§ DATA RECORDS:
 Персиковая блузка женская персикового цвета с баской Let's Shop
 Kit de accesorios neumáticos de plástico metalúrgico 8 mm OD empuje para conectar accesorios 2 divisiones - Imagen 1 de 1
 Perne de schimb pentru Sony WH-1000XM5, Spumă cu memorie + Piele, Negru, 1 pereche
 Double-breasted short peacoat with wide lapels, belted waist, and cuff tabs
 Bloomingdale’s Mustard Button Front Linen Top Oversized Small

...

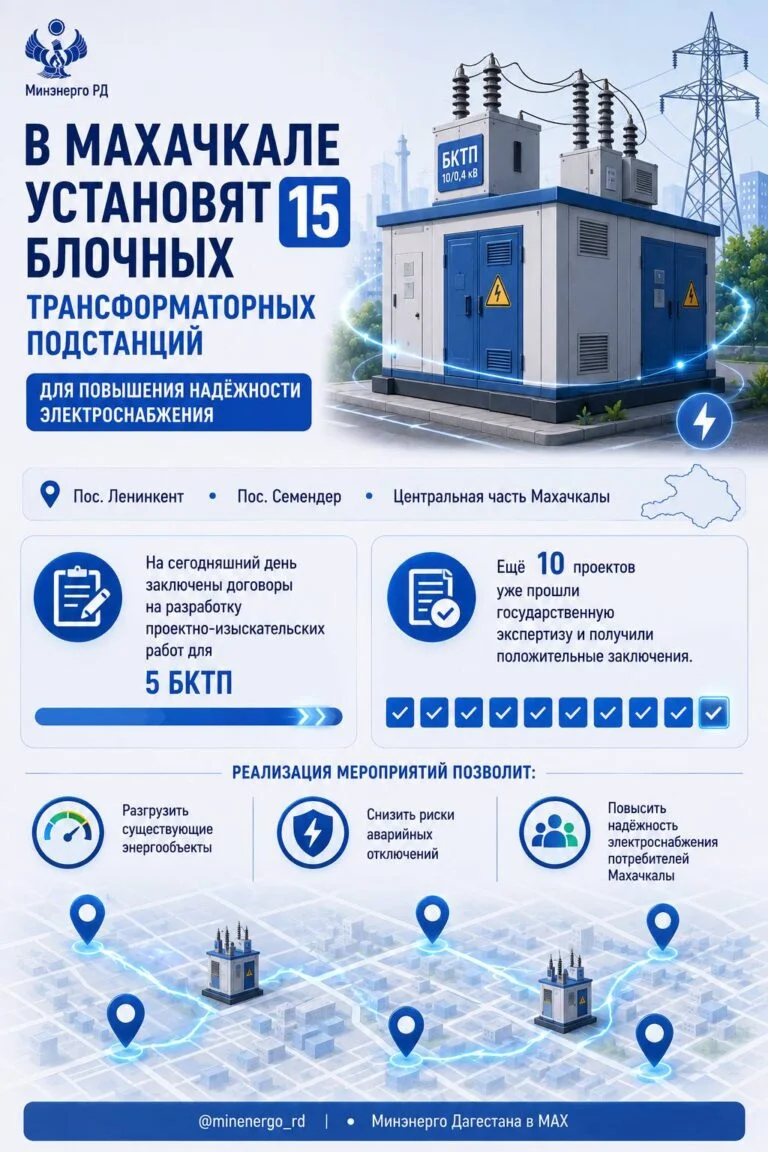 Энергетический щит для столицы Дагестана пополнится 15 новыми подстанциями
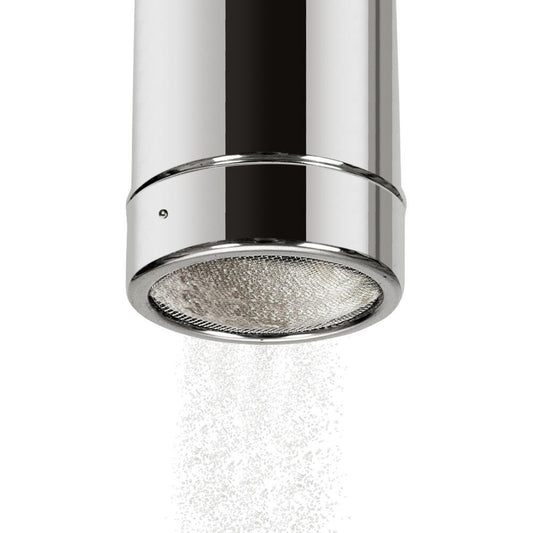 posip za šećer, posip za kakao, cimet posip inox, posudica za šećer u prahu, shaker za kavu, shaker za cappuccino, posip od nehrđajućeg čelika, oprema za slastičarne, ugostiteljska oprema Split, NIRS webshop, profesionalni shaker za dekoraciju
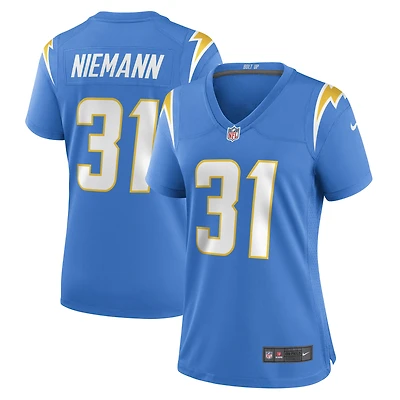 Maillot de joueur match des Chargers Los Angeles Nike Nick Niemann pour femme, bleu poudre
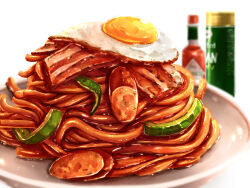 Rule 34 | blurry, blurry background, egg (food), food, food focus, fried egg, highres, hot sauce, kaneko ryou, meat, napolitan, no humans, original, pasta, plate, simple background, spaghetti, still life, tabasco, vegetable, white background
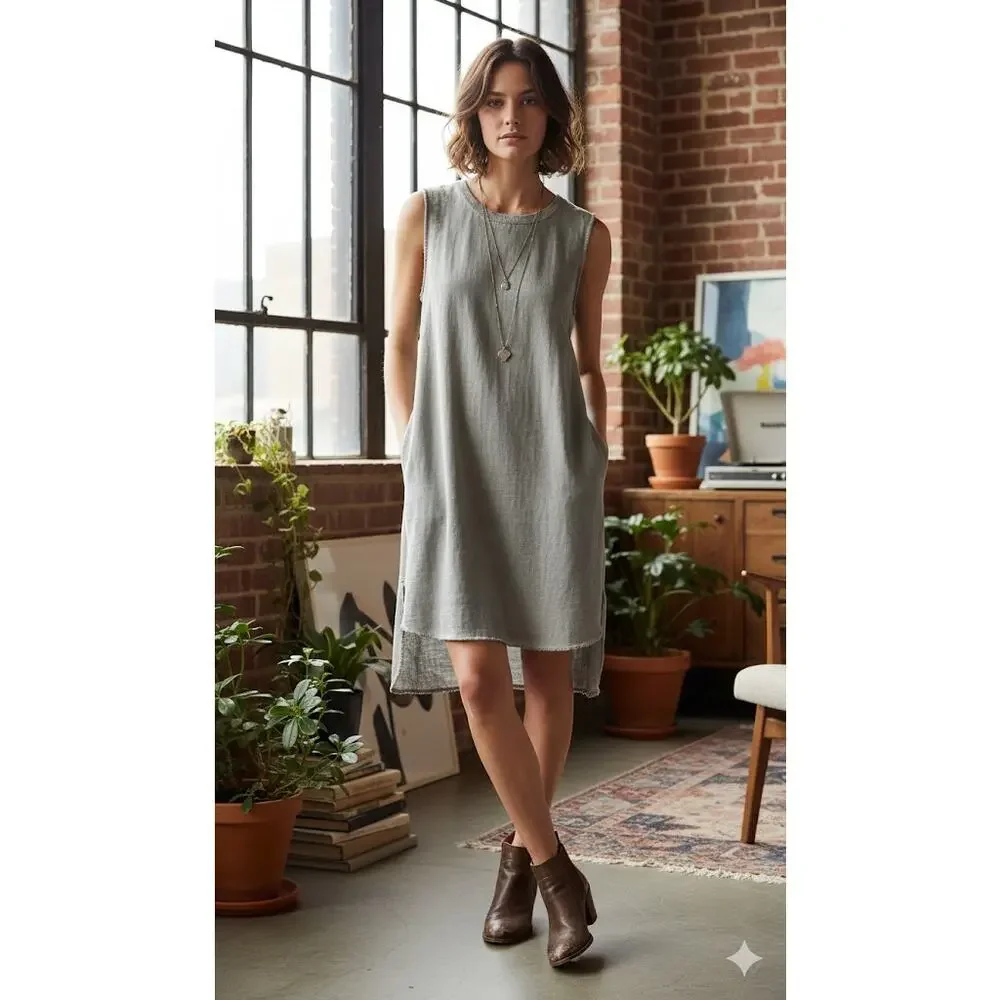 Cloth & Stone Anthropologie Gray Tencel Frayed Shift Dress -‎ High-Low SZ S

* * *

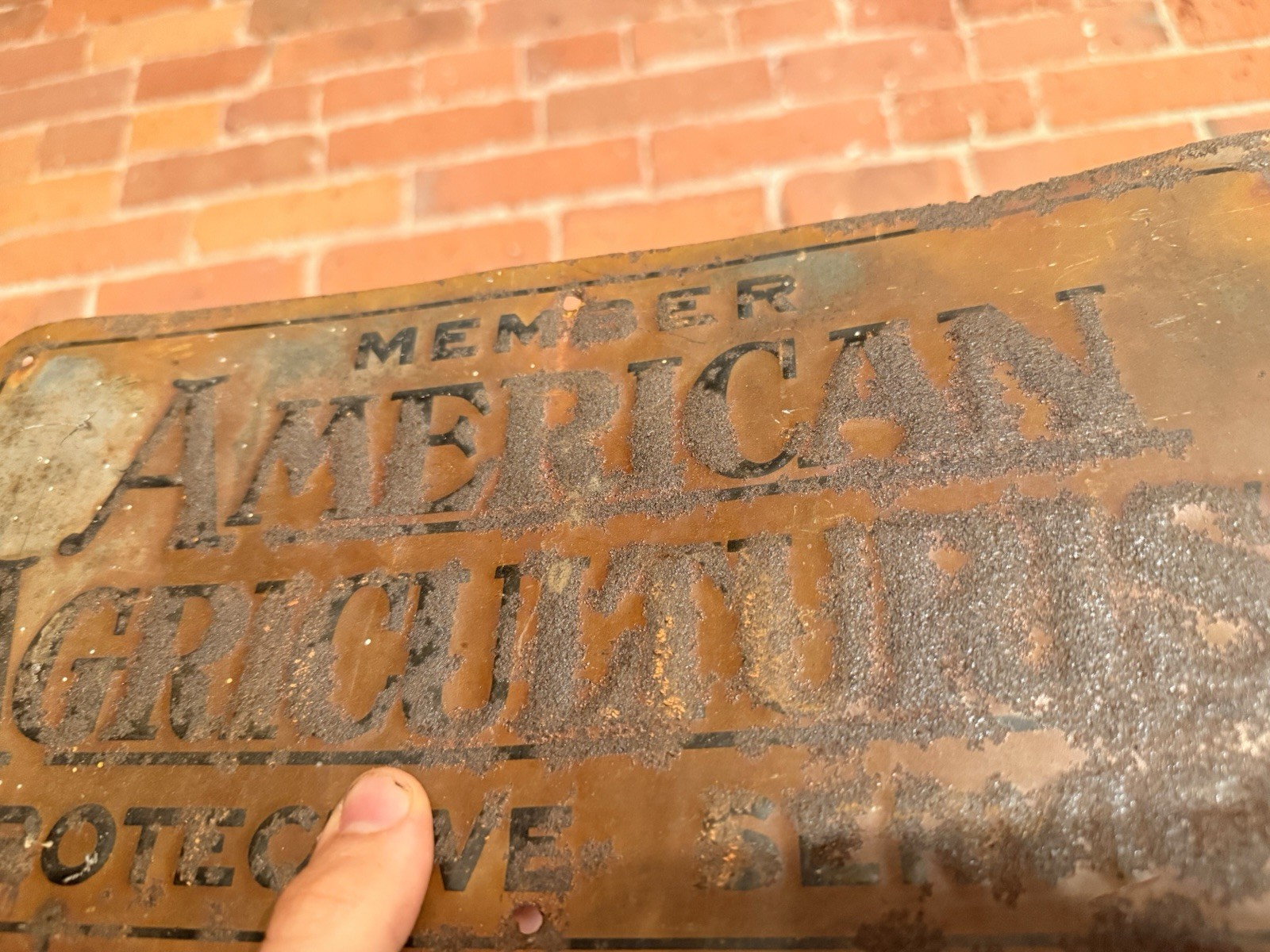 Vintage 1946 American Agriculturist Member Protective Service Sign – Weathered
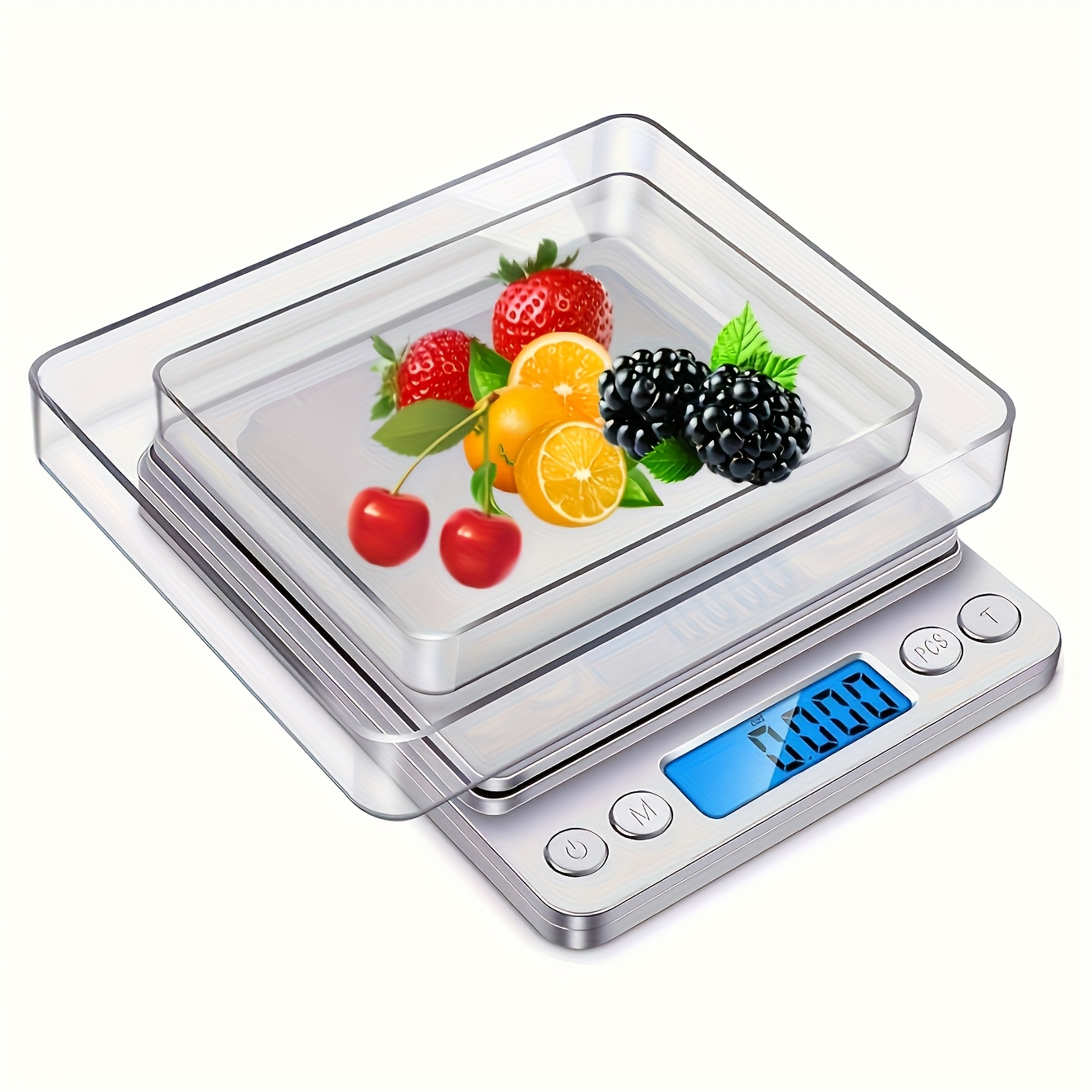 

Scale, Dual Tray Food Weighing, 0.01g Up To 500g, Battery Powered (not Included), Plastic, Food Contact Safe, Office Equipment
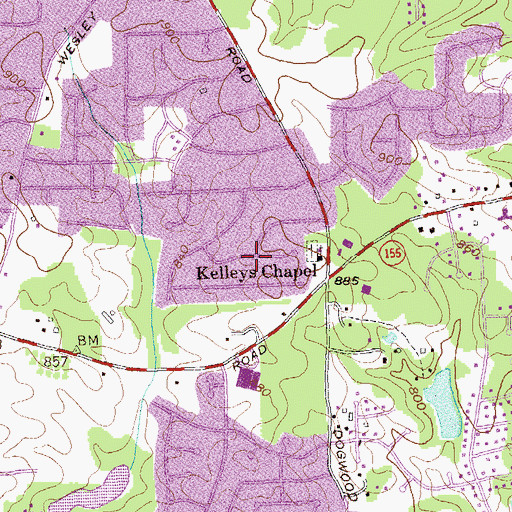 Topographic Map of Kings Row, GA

§ WORK ORDER: Everything from the line containing "Персиковая блузка женская" through the line containing "Bloomingdale’s Mustard Button" in the material above should be retyped exactly, both ends included, and nothing more.

§ PROBLEM SOLUTION:
 Персиковая блузка женская персикового цвета с баской Let's Shop
 Kit de accesorios neumáticos de plástico metalúrgico 8 mm OD empuje para conectar accesorios 2 divisiones - Imagen 1 de 1
 Perne de schimb pentru Sony WH-1000XM5, Spumă cu memorie + Piele, Negru, 1 pereche
 Double-breasted short peacoat with wide lapels, belted waist, and cuff tabs
 Bloomingdale’s Mustard Button Front Linen Top Oversized Small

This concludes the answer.